Conclusion and Questions for the Reader

Now that we have traversed the great history of frequency standards it is left to us as listeners, producers, and otherwise students of sound to determine which tuning we like better. The important thing is that you now know the science and reasoning behind both standards so you can better separate fact from fiction.

The Science

The studies linked above ask interesting questions and go about answering them as best as they can, but are by no means conclusive. Even if they were, I find myself asking the question, Is my goal always to decrease my listener’s heart rate?

The musical experience is so multifaceted, it strikes me as a fool’s errand to characterize it solely based on biometrics like heart rate and blood pressure.

Even if we were to break the experience of listening to music down into measurable responses in the human body, the most dynamic music should trigger responses all over the map, from deep, serene calm, to a spiked heart rate and brain waves firing off in all directions.

The Politics

The question here is who wins and who loses when we standardize pitch? It’s an interesting one, as the answer changes throughout history. Pitch standardization has always impacted vocalists and instrument makers in a more material way than those listening to the products of their work, as a higher A4 puts a greater strain on the human voice and other musical instruments.

In the present day, however, when pitches can be shifted after the fact with the help of digital software, the consequences of a different tuning pitch are far less impactful.

That being said, Lyndon LaRouche and everything with which he has come into contact, including 432 Hz, carry a great deal of baggage. Moreover, the language surrounding 432 Hz has shifted in a definitively conspiratorial and mystical direction, featuring claims with no basis in scientific literature or music history. These claims make appeals to human emotion

For that reason, when it comes to experimenting with alternative reference pitches, I personally see no reason why not, but I would also suggest it should be for some reason other than anything having to do with Lyndon LaRouche and unsupported pseudo-science.

Your Music, Your Choices

Speaking from experience, a lazy guitarist or violinist showing up to a solo gig without a tuner has probably played a show at a reference pitch of 432 Hz and been none the wiser.
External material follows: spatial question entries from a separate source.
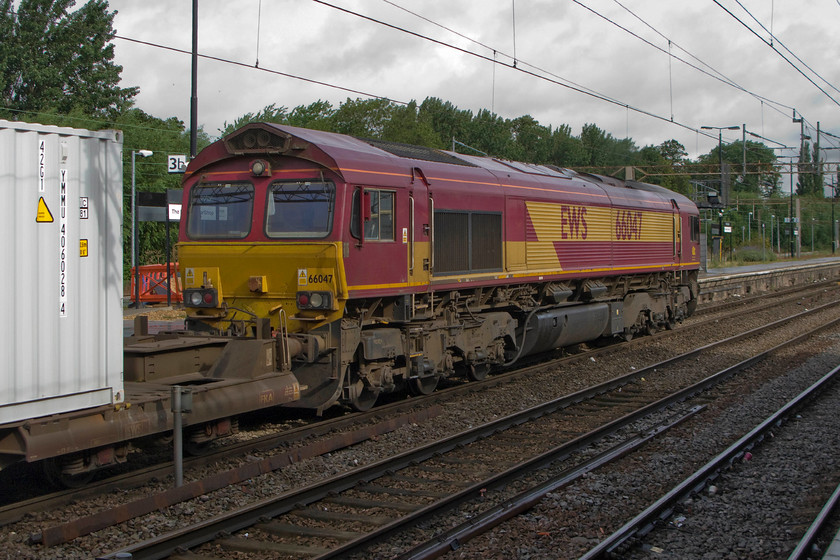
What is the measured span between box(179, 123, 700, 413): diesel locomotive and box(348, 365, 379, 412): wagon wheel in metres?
0.02

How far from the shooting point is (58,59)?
149 feet

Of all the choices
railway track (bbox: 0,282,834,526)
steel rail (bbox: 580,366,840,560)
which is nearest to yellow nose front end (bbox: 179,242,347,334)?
railway track (bbox: 0,282,834,526)

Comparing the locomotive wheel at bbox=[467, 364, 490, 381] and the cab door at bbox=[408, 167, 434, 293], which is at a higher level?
the cab door at bbox=[408, 167, 434, 293]

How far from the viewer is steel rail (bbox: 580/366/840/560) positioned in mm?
6492

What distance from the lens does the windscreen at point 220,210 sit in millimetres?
10898

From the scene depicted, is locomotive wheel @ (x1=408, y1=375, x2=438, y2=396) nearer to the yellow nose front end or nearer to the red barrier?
the yellow nose front end

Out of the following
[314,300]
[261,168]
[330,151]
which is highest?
[330,151]

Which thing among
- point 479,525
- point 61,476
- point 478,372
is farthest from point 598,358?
point 61,476

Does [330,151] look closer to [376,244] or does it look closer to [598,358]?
[376,244]

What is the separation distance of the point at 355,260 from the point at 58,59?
42.0 meters

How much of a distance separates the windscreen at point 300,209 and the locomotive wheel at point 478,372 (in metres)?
4.58

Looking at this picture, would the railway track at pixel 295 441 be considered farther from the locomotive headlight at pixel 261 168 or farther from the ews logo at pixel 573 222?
the locomotive headlight at pixel 261 168

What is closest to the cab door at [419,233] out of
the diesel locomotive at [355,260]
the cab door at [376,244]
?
the diesel locomotive at [355,260]

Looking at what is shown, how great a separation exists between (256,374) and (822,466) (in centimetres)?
644
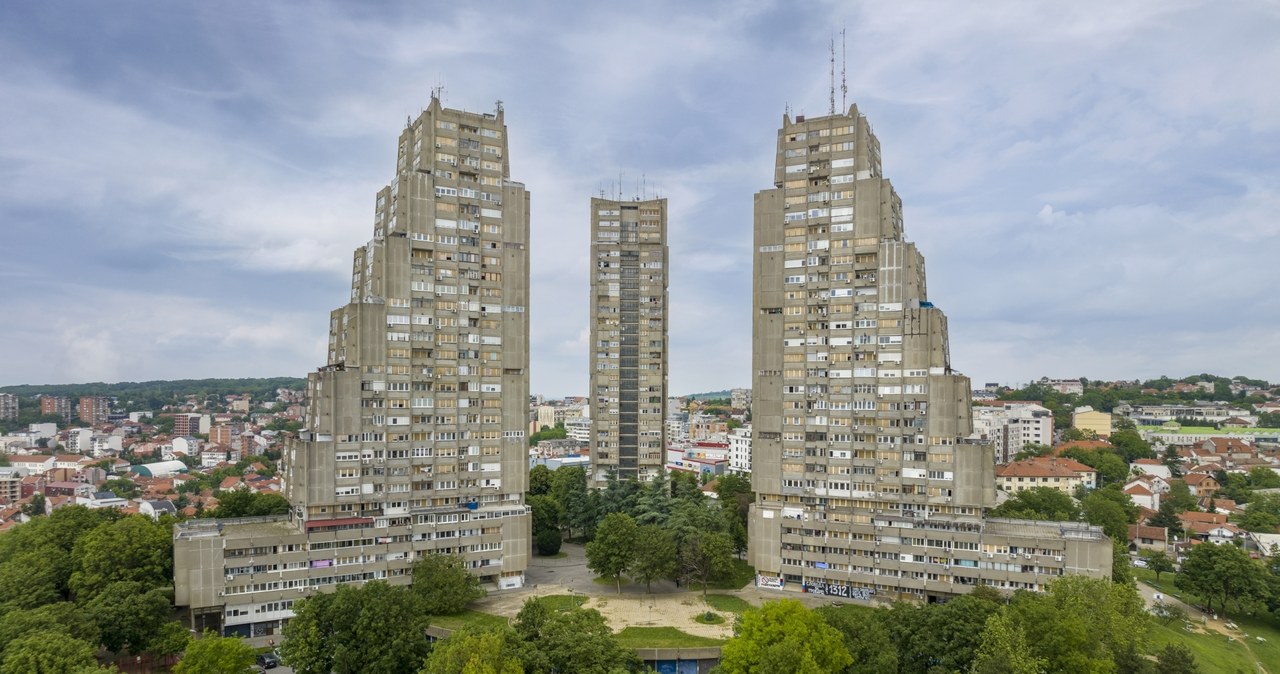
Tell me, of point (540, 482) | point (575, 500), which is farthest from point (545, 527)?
point (540, 482)

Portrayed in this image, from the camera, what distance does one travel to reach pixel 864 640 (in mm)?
51594

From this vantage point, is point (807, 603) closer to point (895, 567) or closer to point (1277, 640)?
point (895, 567)

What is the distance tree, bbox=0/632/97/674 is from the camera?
45594 mm

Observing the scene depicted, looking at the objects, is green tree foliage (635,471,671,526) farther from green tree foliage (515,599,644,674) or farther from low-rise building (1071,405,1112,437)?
low-rise building (1071,405,1112,437)

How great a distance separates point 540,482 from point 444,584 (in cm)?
5316

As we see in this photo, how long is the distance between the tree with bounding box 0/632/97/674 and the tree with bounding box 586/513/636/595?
43709 millimetres

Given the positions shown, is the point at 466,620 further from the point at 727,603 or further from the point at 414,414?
the point at 727,603

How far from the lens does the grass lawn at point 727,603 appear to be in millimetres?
71000

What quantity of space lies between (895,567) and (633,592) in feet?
88.6

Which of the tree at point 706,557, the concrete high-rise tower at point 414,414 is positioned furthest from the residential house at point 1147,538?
the concrete high-rise tower at point 414,414

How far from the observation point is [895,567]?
72125 mm

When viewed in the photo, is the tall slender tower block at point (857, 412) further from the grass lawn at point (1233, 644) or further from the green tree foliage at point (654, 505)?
the green tree foliage at point (654, 505)

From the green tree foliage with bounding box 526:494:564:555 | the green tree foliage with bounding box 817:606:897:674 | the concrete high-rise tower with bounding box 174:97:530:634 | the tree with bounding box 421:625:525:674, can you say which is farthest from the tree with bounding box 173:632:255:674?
the green tree foliage with bounding box 526:494:564:555

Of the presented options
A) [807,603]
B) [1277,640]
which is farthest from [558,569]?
[1277,640]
Their audience might have enjoyed the music or not, equally unaware of having experienced a slightly detuned performance. That same musician, upon getting to their orchestral gig the next day, would have to retune to the reference pitch of their ensemble, however, in order to keep their job.

Standardization has its uses where it has its uses, and outside of these contexts, why limit the tools and resources at one’s disposal? Harry Partch is just one example that comes to mind of a musician who found a lot of creative space in between the generally-accepted frequencies of equal temperament.

None of the major drivers of tuning standardization – namely acoustic instrument design, vocal registration and health, or the tuning of radio signals – remain consequential to today’s bedroom producer or casual listener.

For this reason, I would answer the question “440 Hz or 432 Hz?” with “Why not both?” and I would invite you to answer the same question however you see fit.